The postdoc project is hosted jointly by INRIA Lille and CWI in Amsterdam. These national research centers have ongoing collaborations in the area of bandits and statistical testing. The current postdoc project revolves around the question of sequential robust estimation. This includes for example mean estimation in the Huber model with adversarial corruptions (Mathieu et al., 2022;
Agrawal et al., 2024) and A/B testing under mild model misspecification.
Robust statistics and robust estimation deal with inference and estimation when the data have outliers, i.e. a small proportion of the data is arbitrary and does not come from the distribution from which we want to learn (Ronchetti and Huber, 2009; Wilcox, 2012). As these outliers can make most classical non-robust statistics arbitrarily bad, the classical approaches of least square regression and maximum likelihood estimates have to be significantly modified. The effect of outliers is even stronger when the sample-size is small, in which case it is customary to use sequential methods to stop collection of data as soon as we have enough to conclude. Depending on when the outliers are collected, a sequential test may completely fail– stops very early and ends up with a wrong conclusion with high confidence.
More specifically, we are interested in studying two types of statistics, namely the Generalized Likelihood Ratio Test statistic (GLRT) (Kaufmann and Koolen, 2021; Agrawal et al., 2024) and the closely related KLInf statistic (Degenne and Mathieu, 2024), for the sequential setting and specific corruption models. Both these statistics are popular tools in statistical testing due to their close relation to information theoretic lower bounds on the minimal sample size needed to conclude. These statistics have already been applied successfully to estimation, confidence intervals and testing in both parametric and non-parametric models. Though the GLRT and KLinf statistics are well-defined in some of the corrupted settings (Agrawal et al., 2024), their concentrations are not sufficiently understood for most of the practical distributions.
In this context, the postdoc will work with us to resolve challenges of sequential robust estimation problem with specific distributional assumptions, structure and corruption styles. Specifically, we would work on one or more of these problems:
- Behaviour of GLRTs under different models of corruptions and structures of data distributions,
- Tightness and coverage of anytime-valid and robust confidence intervals in terms of KLInf,
- Concentration of KLInf driven robust mean estimation under corruptions beyond Gaussians.
The postdoc will study, employ and develop statistical frameworks including GLRT, KLinf, GRO and E-values (Gr¨unwald et al., 2024), martingales (Ruf et al., 2022; Kaufmann and Koolen, 2021), online learning and universal prediction (Agrawal et al., 2021).

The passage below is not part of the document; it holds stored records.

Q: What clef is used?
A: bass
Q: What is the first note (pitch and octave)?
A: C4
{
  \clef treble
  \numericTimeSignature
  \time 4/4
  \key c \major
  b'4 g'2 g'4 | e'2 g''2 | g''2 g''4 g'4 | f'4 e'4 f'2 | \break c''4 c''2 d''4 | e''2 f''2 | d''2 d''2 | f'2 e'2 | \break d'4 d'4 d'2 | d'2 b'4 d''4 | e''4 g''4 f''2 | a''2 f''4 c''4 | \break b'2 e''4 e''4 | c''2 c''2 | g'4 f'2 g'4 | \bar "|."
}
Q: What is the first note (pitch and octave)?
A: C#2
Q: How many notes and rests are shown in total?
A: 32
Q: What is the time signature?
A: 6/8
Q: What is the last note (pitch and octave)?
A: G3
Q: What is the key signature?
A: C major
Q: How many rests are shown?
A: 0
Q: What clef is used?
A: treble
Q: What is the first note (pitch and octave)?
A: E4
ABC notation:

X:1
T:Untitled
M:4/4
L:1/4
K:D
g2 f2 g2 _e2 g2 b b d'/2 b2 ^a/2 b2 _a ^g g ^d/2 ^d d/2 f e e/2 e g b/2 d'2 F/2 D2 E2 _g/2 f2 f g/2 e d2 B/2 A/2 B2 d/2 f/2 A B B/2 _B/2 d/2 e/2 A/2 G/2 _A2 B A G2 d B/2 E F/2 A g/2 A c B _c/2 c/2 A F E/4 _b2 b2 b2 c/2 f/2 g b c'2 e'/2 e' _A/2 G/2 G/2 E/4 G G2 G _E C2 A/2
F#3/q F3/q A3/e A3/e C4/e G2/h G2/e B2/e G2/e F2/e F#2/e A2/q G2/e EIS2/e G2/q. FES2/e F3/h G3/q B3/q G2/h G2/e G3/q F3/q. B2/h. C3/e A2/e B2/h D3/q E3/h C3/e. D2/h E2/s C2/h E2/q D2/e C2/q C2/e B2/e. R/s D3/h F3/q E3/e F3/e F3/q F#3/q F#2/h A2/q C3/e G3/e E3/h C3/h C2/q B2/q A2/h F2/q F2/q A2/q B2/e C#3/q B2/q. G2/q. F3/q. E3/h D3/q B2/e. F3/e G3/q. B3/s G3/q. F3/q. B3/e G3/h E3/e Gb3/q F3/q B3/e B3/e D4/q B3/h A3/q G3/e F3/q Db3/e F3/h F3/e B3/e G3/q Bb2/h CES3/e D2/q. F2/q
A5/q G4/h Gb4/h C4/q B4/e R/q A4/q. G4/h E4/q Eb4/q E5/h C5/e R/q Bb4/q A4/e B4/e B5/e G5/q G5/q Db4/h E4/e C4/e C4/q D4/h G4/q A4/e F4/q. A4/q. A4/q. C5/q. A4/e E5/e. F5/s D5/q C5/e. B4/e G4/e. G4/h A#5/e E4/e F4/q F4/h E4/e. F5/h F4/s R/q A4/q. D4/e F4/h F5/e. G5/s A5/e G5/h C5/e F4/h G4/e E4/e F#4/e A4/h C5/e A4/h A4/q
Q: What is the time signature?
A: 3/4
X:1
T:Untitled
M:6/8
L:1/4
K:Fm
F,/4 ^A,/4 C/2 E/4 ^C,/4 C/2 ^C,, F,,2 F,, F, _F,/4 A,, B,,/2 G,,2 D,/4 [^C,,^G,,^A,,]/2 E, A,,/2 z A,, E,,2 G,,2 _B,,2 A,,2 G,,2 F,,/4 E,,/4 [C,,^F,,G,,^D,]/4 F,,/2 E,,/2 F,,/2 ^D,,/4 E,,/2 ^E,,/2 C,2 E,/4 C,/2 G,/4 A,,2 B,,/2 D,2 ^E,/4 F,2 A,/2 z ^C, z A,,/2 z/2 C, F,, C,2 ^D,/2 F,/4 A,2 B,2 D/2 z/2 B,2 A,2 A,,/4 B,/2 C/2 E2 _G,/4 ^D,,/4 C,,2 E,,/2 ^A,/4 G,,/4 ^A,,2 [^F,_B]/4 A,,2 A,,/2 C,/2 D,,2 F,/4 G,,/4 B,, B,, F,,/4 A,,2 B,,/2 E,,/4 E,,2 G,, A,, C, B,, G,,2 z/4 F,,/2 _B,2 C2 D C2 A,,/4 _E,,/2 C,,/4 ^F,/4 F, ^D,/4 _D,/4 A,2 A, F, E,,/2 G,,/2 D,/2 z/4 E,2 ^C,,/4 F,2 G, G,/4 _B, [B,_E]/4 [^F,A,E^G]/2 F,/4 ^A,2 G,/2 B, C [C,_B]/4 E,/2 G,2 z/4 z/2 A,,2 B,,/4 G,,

The candidate is expected to conduct the research activities, that is bibliographical search, proposing original ideas related to the topic and developing them, presenting the work in the Scool seminar, workshops and conferences. Due to the collaborative nature of the project, the candidate is also expected to spend a part of time at CWI Amsterdam. The candidate should aim to publish the research results in premier conferences and journals of our field of research (e.g. ICML, NeurIPS, COLT, IJCAI, AAAI, JMLR, Annals of Stat.). Since the work involves and impacts responsible AI in general, the successful candidate should collaborate in writing scientific articles aiming towards the larger audience.
References
Agrawal, S., Koolen, W. M., and Juneja, S. (2021). Optimal best-arm identification methods for tail-risk measures. Advances in neural information processing systems, 34:25578–25590.
Agrawal, S., Mathieu, T., Basu, D., and Maillard, O.-A. (2024). Crimed: Lower and upper bounds on regret for bandits with unbounded stochastic corruption. In International Conference on Algorithmic Learning Theory, pages 74–124. PMLR.
Degenne, R. and Mathieu, T. (2024). Information lower bounds for robust mean estimation.
Grunwald, P., de Heide, R., and Koolen, W. (2024). Safe testing. Journal of the Royal Statistical Society. Series B: Statistical Methodology, 86(5):1136–1137.
Kaufmann, E. and Koolen, W. M. (2021). Mixture martingales revisited with applications to sequential tests and confidence intervals. The Journal of Machine Learning Research, 22(1):11140–11183.
Mathieu, T., Basu, D., and Maillard, O.-A. (2022). Bandits corrupted by nature: Lower bounds on regret and robust optimistic algorithms. Transactions on Machine Learning Research.
Ronchetti, E. M. and Huber, P. J. (2009). Robust statistics. John Wiley & Sons Hoboken, NJ, USA.
Ruf, J., Larsson, M., Koolen, W. M., and Ramdas, A. (2022). A composite generalization of Ville’s martingale theorem. arXiv preprint arXiv:2203.04485.
Wilcox, R. R. (2012). Introduction to robust estimation and hypothesis testing. Academic press.